Required task:
In the material, begin at the line that has "Is the point at 542,63" and continue through the end. Rewrite those lines with "ceiling fan blade" swapped for "overhead fan blade", and leave everything else as it is.

----------

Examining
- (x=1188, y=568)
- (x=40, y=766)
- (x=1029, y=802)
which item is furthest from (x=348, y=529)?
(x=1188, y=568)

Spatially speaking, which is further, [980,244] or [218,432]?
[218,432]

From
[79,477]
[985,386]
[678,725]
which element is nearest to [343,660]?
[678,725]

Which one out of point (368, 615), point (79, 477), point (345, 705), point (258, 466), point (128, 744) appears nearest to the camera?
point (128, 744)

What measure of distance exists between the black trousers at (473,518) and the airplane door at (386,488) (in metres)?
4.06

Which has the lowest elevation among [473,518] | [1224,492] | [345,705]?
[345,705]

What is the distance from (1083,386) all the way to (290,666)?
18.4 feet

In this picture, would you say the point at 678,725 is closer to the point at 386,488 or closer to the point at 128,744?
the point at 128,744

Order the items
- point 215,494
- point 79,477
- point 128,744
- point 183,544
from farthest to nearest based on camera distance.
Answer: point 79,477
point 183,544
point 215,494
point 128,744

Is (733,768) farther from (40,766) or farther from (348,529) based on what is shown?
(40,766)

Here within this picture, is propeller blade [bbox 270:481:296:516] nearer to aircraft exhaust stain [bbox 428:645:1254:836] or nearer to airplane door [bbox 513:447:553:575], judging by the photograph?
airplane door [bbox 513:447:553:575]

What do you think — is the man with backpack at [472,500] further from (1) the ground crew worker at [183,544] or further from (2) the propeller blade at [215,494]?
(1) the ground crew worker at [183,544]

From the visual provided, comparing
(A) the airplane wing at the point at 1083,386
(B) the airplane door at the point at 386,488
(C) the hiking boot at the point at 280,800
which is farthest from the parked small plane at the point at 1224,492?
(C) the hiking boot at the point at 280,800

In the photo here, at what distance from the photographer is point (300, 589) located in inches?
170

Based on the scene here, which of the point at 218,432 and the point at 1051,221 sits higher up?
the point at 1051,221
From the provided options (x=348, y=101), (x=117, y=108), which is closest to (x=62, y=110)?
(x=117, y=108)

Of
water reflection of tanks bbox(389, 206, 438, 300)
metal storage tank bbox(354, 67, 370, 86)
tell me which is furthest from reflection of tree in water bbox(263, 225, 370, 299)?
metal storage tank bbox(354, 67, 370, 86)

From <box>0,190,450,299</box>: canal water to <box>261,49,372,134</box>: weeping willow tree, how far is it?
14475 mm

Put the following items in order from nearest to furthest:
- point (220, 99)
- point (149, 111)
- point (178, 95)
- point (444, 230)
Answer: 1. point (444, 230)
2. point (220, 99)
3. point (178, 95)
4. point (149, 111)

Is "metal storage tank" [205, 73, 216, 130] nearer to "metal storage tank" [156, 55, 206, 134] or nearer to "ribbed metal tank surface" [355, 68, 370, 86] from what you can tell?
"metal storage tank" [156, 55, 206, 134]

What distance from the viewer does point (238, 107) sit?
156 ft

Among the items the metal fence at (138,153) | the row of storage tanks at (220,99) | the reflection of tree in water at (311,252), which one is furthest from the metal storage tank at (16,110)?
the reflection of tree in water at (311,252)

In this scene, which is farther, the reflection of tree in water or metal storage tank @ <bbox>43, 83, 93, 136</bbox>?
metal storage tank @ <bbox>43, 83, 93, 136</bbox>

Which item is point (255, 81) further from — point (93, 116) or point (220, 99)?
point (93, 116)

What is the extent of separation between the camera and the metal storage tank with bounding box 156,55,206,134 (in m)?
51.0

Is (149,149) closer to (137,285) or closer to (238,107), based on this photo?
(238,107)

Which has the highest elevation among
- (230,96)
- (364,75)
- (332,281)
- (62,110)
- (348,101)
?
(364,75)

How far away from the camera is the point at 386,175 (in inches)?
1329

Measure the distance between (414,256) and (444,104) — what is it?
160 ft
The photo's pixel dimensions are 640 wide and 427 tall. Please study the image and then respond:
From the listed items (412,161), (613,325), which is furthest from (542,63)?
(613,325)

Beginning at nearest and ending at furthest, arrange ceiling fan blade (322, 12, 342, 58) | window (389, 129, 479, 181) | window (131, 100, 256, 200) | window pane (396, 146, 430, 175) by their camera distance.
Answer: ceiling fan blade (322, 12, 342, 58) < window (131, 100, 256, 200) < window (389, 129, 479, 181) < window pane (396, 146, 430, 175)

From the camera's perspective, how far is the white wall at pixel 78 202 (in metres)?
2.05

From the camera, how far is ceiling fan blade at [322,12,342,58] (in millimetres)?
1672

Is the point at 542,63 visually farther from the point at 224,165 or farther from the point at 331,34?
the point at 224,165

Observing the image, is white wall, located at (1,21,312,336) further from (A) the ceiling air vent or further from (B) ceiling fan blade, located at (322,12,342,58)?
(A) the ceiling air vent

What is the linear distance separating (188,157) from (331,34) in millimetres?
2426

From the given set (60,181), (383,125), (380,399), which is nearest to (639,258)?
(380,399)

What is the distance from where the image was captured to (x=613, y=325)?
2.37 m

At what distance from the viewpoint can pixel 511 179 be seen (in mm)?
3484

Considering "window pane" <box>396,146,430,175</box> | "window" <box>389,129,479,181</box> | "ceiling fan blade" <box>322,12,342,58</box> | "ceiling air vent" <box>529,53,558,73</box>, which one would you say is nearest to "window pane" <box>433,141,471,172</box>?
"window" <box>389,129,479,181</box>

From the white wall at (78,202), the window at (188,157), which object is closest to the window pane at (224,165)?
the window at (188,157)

----------

Solution to the problem:
Is the point at 542,63 visually farther from the point at 224,165 or farther from the point at 331,34?
the point at 224,165

Observing the image, is white wall, located at (1,21,312,336) further from (A) the ceiling air vent or further from (B) overhead fan blade, located at (322,12,342,58)?
(A) the ceiling air vent

What is the linear distance separating (188,157) from (331,34) in millimetres?
2426

From the given set (60,181), (383,125), (380,399), which is nearest to (639,258)?
(380,399)

What is the distance from where the image was captured to (x=613, y=325)?
2.37 m

At what distance from the viewpoint can pixel 511 179 be seen (in mm)?
3484

Considering "window pane" <box>396,146,430,175</box> | "window" <box>389,129,479,181</box> | "overhead fan blade" <box>322,12,342,58</box> | "ceiling air vent" <box>529,53,558,73</box>, which one would you say is nearest to "window pane" <box>433,141,471,172</box>?
"window" <box>389,129,479,181</box>

From the white wall at (78,202), the window at (188,157), which object is closest to the window pane at (224,165)?
the window at (188,157)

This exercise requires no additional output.